Очнулся он в Усолье, в своей землянке. Около него Шаман с Глафирой молча сидят. Алешкин голос из угла бубнит:
— Я ничего не знал о семье. Они на оккупированной территории остались. Я воевал. И едва вернулся, на следующий день забрали.
— На каком фронте? — послышался незнакомый голос.
— Второй Белорусский. Артполк.
— Да ты ж, да мы же рядом, мы Борисов освобождали! — послышалось прерывистое, взволнованное.
— А мы переправу через Березину держали! — говорил Алешка и добавил:
— Я за нее Красную Звезду получил.
— А в Минске?
— И Минск, и Гомель, и Брест! А закончилось мое в Праге. Обе ноги, как сбрило снарядом… Теперь вот одно воспоминание, — чертыхнулся Алексей.
— Какие еще награды у тебя?
— «За отвагу», «Солдатской славы» вторая степень и «Боевого Красного знамени».
— Запрос сделаю. И тогда напишу. Сам. Не знаю, что из этого выйдет. Но попытаюсь помочь, — услышал Пескарь,
— Наградные у меня не отобрали. Возьми их.
— Я не о тебе, об отце запрос сделаю. Если официально подтвердится письмо сельчан, будет толк. А с тобою проще. Ты тут и вовсе ни при чем. Недоразумение. Ошибка. Только вот цена ей велика… Но ты потерпи, больше терпели. И не такое видели. Подожди немного. Ну, а если что надо по-свойски, как к однополчанину приходи, — предложил чужой голос.
А вскоре хлопнула дверь, закрывшись за человеком.
Пескарь даже не чувствовал, какие тугие повязки наложил Шаман ему. Какой горький настой вливает ложкой в рот, пользуясь случаем.
— Папаня, родной, как терпится? — уронила слезу Глашка.
— Что на дворе? Утро иль вечер? — спросил дед.
— Второй день как дома, отец, — ответил Алешка ожившим голосом и рассказал:
— Всех поймали, кто тебя бил. И вора нашли. Деньги вернули. И обещали помочь. Во всем…
— Последнее услышал. А кто он?
— Начальник милиции. Он сам расследование проводит.
— По ссылке?
— Да нет, пока по избиению, а теперь и этим займется..
Виктор Гусев не отходил от Пескаря неделю. А старик, придя в себя, медленно, но верно выздоравливал.
Теперь Алексей с Глашкой могли уходить из землянки, строить свой дом. И Пескарь оставался с двумя меньшими внуками. Им скучно было сидеть в землянке целыми днями. И старик послал их погулять по селу. Мальчишки с радостью выскочили из землянки, побежали на берег моря, проверить, что принес сегодня прилив.

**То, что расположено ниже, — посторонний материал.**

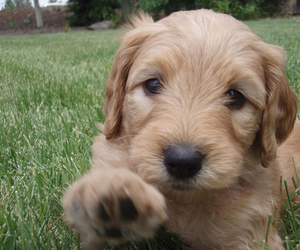 puppy, goldendoodle, and love image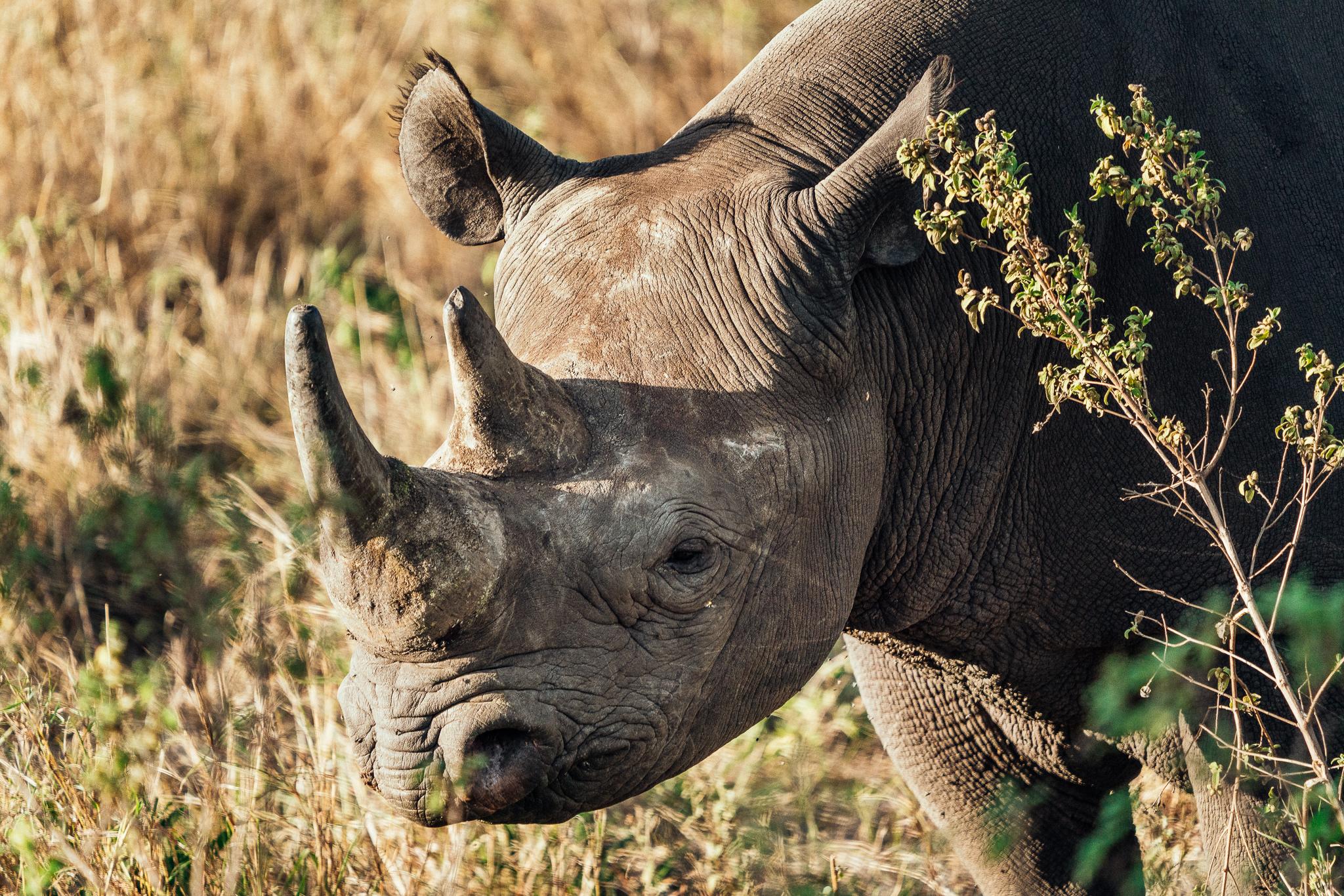 Rhino in the Maasai Mara Ph. Dave Krugman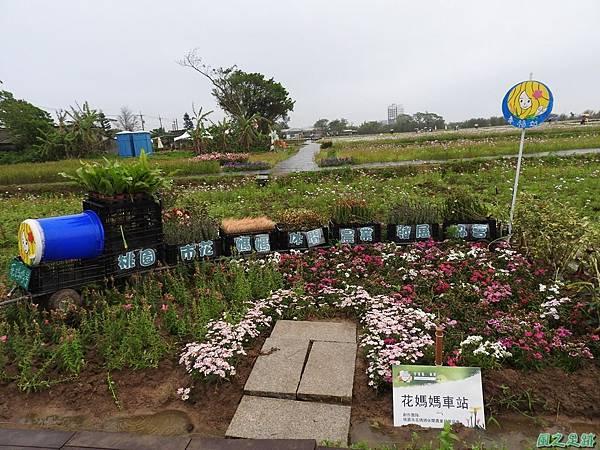 桃園彩色海芋節20170411(3)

Пескарь лежал один, ковырял заскорузлым пальцем в наспех обмазанной глиной стене. Вспоминал вчерашний разговор Алешки с Шаманом. Оба были уверены, что Тимофей спит.
— Зачем ты простил их? Ведь они отца чуть не угробили! Зачем мое заявление взял? Ты, думаешь, я калека, и не смогу защитить свою семью? Я инвалид на ноги, а не на голову. И ты не имеешь права решать за меня и отца! Сегодня он, а завтра кто попадет своре на дороге? — кипел Алексей.

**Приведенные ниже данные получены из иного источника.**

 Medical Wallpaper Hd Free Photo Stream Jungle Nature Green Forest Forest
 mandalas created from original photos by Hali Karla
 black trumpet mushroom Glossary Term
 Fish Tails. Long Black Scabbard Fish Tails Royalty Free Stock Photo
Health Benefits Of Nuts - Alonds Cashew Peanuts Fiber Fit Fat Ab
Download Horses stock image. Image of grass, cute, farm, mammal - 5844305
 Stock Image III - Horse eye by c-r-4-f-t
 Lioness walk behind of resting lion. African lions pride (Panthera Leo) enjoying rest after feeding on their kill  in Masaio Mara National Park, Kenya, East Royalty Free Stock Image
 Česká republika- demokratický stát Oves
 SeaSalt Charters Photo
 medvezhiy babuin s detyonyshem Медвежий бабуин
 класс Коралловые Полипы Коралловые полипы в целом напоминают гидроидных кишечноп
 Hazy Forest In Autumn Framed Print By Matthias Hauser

— Остынь, Леха! Ты не инвалид. Ты — ссыльный. К тому ж — враг народа! Помни о том. Осудят эту толпу — Усолью беды не миновать! Иль забыл Ерофея, Комара и все пережитое? Не кипи. Нам выжить надо. Правды не добьешься. Рука ударившая гладить не умеет. Осудивший невинного — воли не подарит. Ты — не пацан. Войну прошел. Выслушай правду. Тот милиционер, твой однополчанин, написал жалобу. А вчера его за нее арестовали. Чего же ты ждешь, на что надеешься?
— Откуда узнал?
— Милиционеры сказали вчера. Жалобу его энкэвэдэшники из почты взяли. Письма в такие адреса цензура проверяет всегда. Прочли. И крышка. Увезли в наручниках..
— Куда? — ахнул Алексей.
— Адресок вот запамятовали оставить. Ты нынче другого стерегись, чтоб к тебе не подкопались они, — предупредил Гусев.

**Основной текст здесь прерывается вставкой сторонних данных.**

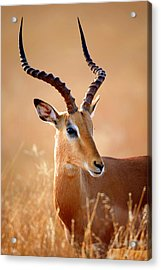 Impala Male Portrait Acrylic Print by Johan Swanepoel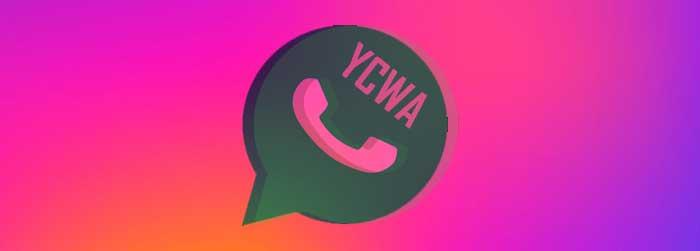 YCWhatsApp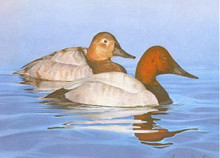 New Jersey Duck Stamp Print 1984 Canvasbacks by Tom Hirata Artist Proof Medallion Edition Resident and Non Resident Stamps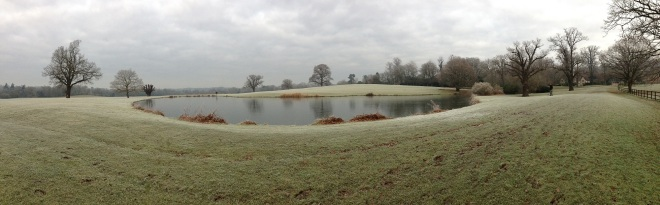 Coworth Park panorama © Elvis Dobrescu (1)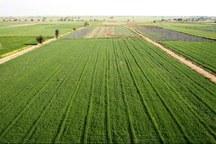 سند دار شدن 25 هزار هکتار از اراضی کشاورزی نقده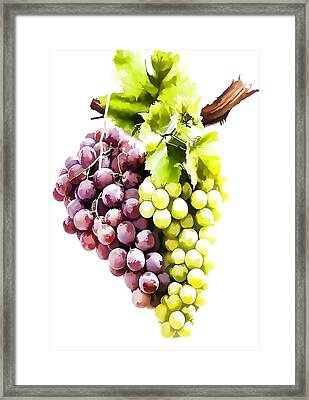 Ripe Red And Green Grapes  Framed Print by Lanjee Chee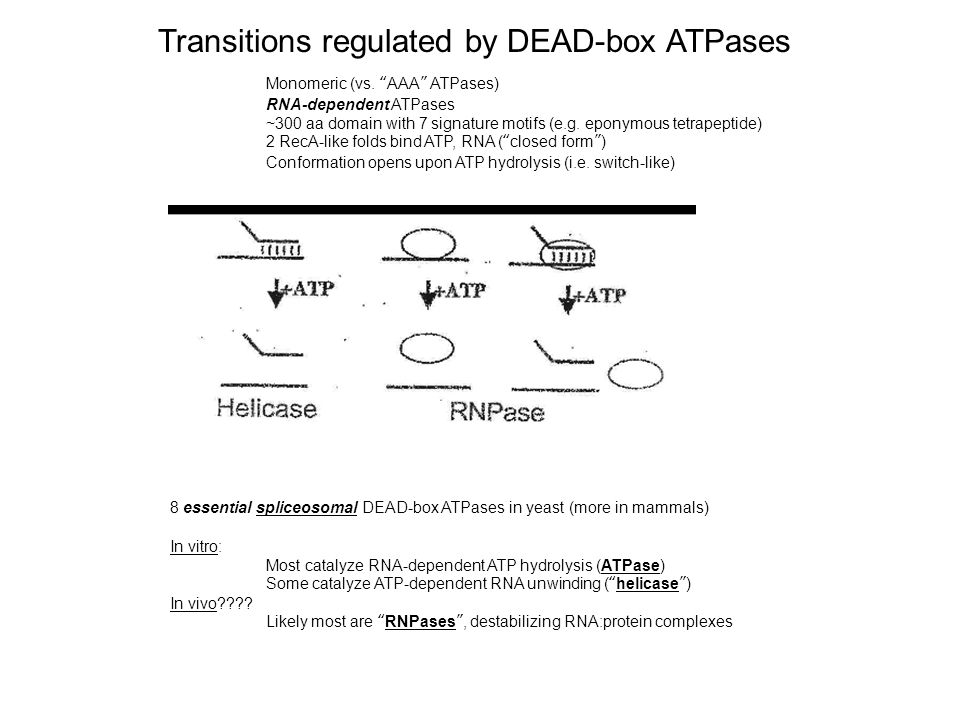 Transitions regulated by DEAD-box ATPases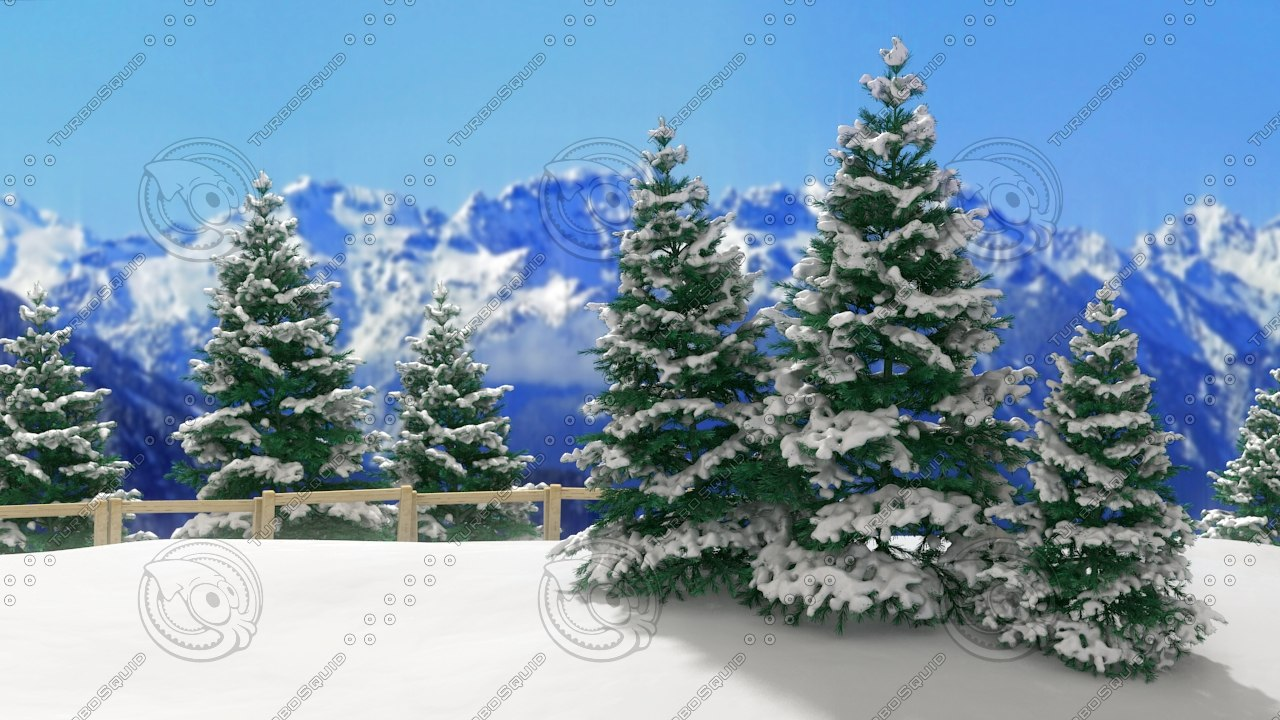 3d model pine tree forest -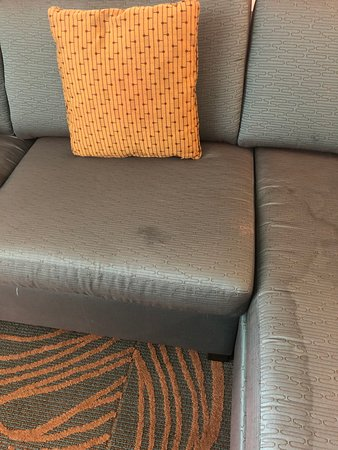 SpringHill Suites Charlotte Airport: This was the couch in our room. Pretty much explains cleanliness of the room.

— А мне бояться нечего. Все чисто.
— У меня тоже грязи не было, — огрызнулся Шаман.
— Я не прощу за отца!
— Охолонь! Не рискуй стариком и семьей. Да и о нас подумай. Нет у Усолья защиты. И быть не может. Вот и терпи, покуда жив. А чтоб теплей на душе было, скажу, что твоему деду компенсация до смерти будет выплачиваться теперь, за вред, причиненный здоровью.
— А это что? — не понял Алешка.
— Навроде алиментов на содержание. В сумме среднемесячного заработка ссыльного. Все подсобленье семье…
— Ты, что, издеваешься?
— Мало? Эти прохвосты берутся для вашего дома сделать все оконные рамы, двери, подготовить доски для пола и потолка.